Negation of the definition
If $A$ and $B$ are sets, then $A$ is not equal to $B$ iff there exists at least one element that belongs to one of the sets but not to the other.
Notation of the negation
$A \neq B \Longleftrightarrow \exists \; x \; \left[(x \in A \wedge x \notin B ) \vee (x \notin A \wedge x \in B)\right].$
Meaning of the used symbols
| Symbol | Meaning |
|---|---|
| $ \neq $ | not equal to |
| $ \Longleftrightarrow $ | iff |
| $ \exists $ | there exists (existential quantifier) |
| $ \in $ | is an element of |
| $ \wedge $ | and |
| $ \notin $ | is not an element of |
| $ \vee $ | (not exclusive) or |
Non-examples of equality of sets
Let $A$ and $B$ be the following sets: $A = \{1, 3, 5\}$ and $B = \{1, 3, \{7\} \}.$ The elements 1 and 3 in set $A$ are also contained in set $B$, but 5 is not contained in set B. Also the element $\{7\}$, which is contained in set $B$, is not contained in set $A$. There are elements, namely $5$ and $\{7\}$, that are only in one set, but not the other, so $A \neq B$.
Let $A$ and $B$ be the following sets: $A = \{1, 2\}$ and $B = \{1, 2, 4\}.$ Every element of set $A$ is in set $B$. Element 4 is contained in set $B$, but not contained in set $A$. There is an element, namely 4, that is only in one set, but not the other, so also in this case, $A \neq B$.
Jargon-free explanation
Think of two sets like two baskets of fruit.

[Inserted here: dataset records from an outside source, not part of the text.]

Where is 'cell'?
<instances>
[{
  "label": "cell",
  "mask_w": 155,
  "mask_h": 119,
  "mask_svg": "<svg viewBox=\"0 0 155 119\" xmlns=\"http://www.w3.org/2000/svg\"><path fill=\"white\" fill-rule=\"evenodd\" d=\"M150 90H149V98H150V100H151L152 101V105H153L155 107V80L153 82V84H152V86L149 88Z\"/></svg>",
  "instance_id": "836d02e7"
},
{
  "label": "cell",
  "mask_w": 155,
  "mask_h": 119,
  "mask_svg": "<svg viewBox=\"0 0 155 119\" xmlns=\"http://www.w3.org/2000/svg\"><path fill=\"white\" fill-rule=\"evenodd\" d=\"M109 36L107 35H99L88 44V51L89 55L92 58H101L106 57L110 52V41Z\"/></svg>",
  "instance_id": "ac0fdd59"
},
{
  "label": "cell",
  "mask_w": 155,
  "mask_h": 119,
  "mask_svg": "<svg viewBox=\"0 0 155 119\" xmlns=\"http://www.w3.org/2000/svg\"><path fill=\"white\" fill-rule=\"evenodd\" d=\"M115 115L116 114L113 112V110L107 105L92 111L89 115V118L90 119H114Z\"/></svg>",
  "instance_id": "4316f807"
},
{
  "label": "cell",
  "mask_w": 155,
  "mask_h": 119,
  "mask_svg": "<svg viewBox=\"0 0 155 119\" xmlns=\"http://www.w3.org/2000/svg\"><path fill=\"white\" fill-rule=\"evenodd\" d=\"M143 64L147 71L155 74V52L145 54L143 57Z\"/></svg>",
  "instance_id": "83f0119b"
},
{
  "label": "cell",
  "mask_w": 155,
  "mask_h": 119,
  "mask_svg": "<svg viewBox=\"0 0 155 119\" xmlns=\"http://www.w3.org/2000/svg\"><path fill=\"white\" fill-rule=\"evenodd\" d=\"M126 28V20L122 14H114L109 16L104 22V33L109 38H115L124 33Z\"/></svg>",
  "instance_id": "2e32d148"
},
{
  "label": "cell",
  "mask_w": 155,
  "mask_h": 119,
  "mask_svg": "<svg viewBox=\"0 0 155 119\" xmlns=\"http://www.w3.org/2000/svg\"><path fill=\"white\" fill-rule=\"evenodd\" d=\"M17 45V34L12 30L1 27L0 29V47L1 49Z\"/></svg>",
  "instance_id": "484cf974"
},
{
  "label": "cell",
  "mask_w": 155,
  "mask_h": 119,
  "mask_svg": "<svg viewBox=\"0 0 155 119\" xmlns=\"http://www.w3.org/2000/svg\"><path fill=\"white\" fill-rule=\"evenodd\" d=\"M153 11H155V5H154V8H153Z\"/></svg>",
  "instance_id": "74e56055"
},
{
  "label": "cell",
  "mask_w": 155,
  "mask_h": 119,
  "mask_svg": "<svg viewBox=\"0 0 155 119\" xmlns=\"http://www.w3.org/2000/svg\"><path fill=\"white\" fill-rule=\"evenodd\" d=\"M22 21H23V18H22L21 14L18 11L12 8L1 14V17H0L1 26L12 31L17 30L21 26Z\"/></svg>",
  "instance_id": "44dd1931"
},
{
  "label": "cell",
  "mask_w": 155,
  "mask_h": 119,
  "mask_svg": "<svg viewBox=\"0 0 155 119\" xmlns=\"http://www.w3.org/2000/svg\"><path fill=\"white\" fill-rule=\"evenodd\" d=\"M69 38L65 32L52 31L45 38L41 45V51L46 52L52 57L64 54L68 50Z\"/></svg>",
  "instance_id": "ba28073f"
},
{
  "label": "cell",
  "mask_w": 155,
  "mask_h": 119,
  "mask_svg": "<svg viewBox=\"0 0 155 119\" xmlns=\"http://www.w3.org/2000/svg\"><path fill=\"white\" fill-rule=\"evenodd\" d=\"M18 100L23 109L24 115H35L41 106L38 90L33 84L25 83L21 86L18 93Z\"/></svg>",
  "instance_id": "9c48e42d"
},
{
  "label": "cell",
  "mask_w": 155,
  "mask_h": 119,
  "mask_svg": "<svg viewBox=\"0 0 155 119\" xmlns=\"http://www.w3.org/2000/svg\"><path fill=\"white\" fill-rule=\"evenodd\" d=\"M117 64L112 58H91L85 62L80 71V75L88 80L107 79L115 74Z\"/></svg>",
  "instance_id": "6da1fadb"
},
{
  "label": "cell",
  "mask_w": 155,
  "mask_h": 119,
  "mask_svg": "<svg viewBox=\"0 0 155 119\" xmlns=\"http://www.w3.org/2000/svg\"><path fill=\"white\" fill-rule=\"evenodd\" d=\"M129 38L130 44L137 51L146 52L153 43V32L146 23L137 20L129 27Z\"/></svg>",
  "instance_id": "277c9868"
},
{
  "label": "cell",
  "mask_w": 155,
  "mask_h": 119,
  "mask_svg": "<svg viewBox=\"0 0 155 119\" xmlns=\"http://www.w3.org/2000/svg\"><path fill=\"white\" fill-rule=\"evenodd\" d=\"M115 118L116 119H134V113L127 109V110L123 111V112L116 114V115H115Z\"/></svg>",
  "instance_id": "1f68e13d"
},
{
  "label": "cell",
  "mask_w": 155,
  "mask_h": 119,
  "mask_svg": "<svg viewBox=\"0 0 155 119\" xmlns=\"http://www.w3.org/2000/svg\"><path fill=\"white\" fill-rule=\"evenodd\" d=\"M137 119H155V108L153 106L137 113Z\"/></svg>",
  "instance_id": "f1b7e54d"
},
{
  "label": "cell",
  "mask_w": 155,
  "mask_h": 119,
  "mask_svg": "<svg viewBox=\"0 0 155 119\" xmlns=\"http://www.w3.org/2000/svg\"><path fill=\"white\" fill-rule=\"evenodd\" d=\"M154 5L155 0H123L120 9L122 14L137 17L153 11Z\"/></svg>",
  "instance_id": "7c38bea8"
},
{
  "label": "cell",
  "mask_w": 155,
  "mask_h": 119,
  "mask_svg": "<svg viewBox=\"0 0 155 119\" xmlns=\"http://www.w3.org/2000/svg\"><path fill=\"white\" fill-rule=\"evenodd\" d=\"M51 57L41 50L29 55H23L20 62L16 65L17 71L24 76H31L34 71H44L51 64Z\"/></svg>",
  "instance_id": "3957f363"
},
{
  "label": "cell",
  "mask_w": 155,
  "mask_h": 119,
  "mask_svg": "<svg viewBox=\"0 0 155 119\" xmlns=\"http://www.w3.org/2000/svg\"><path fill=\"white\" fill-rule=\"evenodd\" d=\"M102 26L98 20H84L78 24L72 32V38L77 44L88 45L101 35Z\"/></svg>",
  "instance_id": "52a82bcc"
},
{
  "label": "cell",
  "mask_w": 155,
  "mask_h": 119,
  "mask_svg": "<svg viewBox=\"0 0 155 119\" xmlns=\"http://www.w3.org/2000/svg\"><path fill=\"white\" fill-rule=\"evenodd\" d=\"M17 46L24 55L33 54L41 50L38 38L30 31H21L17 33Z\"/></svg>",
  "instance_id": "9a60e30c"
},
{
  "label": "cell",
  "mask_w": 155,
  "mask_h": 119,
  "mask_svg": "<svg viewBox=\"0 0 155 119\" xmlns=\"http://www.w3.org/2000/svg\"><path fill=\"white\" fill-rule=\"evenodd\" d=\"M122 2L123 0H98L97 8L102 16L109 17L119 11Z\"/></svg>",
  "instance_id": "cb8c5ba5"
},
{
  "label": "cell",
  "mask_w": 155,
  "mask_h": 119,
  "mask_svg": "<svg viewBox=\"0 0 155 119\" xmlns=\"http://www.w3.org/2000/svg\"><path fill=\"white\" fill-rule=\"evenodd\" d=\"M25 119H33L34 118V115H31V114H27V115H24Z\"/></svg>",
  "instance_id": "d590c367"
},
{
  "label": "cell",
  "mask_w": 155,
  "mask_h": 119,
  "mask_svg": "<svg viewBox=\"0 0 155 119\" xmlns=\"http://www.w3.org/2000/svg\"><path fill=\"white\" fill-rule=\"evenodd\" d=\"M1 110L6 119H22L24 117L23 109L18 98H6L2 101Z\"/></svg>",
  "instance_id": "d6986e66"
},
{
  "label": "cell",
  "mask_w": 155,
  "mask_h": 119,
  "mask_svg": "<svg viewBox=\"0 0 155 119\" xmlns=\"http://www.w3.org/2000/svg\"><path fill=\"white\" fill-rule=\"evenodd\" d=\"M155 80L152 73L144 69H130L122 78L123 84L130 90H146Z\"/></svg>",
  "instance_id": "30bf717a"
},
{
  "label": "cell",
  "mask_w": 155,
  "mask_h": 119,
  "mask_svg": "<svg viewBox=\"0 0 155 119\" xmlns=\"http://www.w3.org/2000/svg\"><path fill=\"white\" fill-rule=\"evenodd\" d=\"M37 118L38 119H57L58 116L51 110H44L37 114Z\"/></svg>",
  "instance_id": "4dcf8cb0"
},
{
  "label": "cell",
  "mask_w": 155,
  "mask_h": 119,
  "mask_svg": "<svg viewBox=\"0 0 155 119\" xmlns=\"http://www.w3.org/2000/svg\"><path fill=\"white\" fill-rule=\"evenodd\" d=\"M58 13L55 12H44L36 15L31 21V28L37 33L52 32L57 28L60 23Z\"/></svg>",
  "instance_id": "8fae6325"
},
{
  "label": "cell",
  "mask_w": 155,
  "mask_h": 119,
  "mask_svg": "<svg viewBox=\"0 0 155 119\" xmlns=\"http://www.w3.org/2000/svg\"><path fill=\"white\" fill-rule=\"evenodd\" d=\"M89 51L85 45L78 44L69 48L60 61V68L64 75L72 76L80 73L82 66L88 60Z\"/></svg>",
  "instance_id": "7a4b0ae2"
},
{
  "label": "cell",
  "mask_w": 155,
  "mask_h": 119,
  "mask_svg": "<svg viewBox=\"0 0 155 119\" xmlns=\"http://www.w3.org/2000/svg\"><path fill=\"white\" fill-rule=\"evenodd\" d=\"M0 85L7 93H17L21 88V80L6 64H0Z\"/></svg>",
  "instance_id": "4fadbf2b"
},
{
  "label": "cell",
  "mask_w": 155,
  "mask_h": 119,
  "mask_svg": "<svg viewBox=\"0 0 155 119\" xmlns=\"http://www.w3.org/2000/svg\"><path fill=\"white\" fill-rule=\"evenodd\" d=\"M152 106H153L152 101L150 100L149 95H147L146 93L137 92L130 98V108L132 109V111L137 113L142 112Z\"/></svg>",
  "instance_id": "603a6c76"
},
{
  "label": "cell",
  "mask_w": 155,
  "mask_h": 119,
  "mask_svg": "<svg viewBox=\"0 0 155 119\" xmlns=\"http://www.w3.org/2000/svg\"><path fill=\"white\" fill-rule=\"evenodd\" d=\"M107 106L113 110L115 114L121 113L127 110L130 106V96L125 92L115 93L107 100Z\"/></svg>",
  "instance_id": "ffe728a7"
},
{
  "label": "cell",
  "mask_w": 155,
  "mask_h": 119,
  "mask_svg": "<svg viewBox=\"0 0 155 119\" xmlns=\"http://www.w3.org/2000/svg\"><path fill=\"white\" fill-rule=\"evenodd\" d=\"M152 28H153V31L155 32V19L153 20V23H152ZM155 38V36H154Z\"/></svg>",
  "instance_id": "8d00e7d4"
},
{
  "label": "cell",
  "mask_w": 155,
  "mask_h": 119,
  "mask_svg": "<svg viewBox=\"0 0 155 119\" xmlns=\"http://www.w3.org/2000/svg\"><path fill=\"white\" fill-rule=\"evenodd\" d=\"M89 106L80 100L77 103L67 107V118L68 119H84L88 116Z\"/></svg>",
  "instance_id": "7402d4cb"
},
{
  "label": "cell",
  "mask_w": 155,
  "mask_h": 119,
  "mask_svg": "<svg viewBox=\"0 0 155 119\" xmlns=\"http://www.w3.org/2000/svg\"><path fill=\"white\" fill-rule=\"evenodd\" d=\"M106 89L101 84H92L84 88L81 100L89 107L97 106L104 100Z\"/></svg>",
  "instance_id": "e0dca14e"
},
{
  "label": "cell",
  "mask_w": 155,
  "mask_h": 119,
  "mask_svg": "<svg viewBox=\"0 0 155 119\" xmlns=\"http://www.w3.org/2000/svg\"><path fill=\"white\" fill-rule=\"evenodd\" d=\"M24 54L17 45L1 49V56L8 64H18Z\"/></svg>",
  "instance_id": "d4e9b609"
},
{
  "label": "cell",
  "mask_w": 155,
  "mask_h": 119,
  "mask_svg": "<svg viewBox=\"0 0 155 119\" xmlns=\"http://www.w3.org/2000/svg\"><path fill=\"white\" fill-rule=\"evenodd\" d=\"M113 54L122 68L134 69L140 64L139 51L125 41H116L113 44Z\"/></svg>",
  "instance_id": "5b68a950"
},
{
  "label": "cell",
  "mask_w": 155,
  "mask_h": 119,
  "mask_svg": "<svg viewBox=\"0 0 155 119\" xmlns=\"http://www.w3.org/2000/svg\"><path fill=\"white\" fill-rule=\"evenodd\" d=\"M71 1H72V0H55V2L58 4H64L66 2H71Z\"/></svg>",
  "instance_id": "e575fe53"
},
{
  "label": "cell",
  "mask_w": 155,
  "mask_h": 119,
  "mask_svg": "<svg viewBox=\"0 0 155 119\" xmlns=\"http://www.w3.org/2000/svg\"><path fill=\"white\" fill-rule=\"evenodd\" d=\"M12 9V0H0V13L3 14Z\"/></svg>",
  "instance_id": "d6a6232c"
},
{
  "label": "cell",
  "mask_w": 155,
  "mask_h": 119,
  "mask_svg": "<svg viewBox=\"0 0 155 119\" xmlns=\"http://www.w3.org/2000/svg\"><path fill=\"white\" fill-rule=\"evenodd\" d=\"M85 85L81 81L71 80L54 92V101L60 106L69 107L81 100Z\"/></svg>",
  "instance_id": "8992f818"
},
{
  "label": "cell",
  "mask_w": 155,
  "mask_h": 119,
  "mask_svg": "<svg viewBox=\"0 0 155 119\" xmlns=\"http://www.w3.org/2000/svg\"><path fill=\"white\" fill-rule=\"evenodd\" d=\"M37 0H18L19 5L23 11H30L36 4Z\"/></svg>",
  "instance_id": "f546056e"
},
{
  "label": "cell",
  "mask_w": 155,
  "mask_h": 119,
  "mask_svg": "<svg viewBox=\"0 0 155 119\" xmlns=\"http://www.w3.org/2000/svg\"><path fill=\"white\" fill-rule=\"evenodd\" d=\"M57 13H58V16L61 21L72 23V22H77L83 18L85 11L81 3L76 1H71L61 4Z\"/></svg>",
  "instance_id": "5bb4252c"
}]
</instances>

The baskets are equal if, when you look inside, they have exactly the same kinds of fruit—no matter how they’re arranged or how many times you count each piece. As long as both baskets contain the same types of fruit, and nothing extra or missing, the baskets are considered the same. If even one type of fruit is in one basket but not the other, the baskets aren’t equal.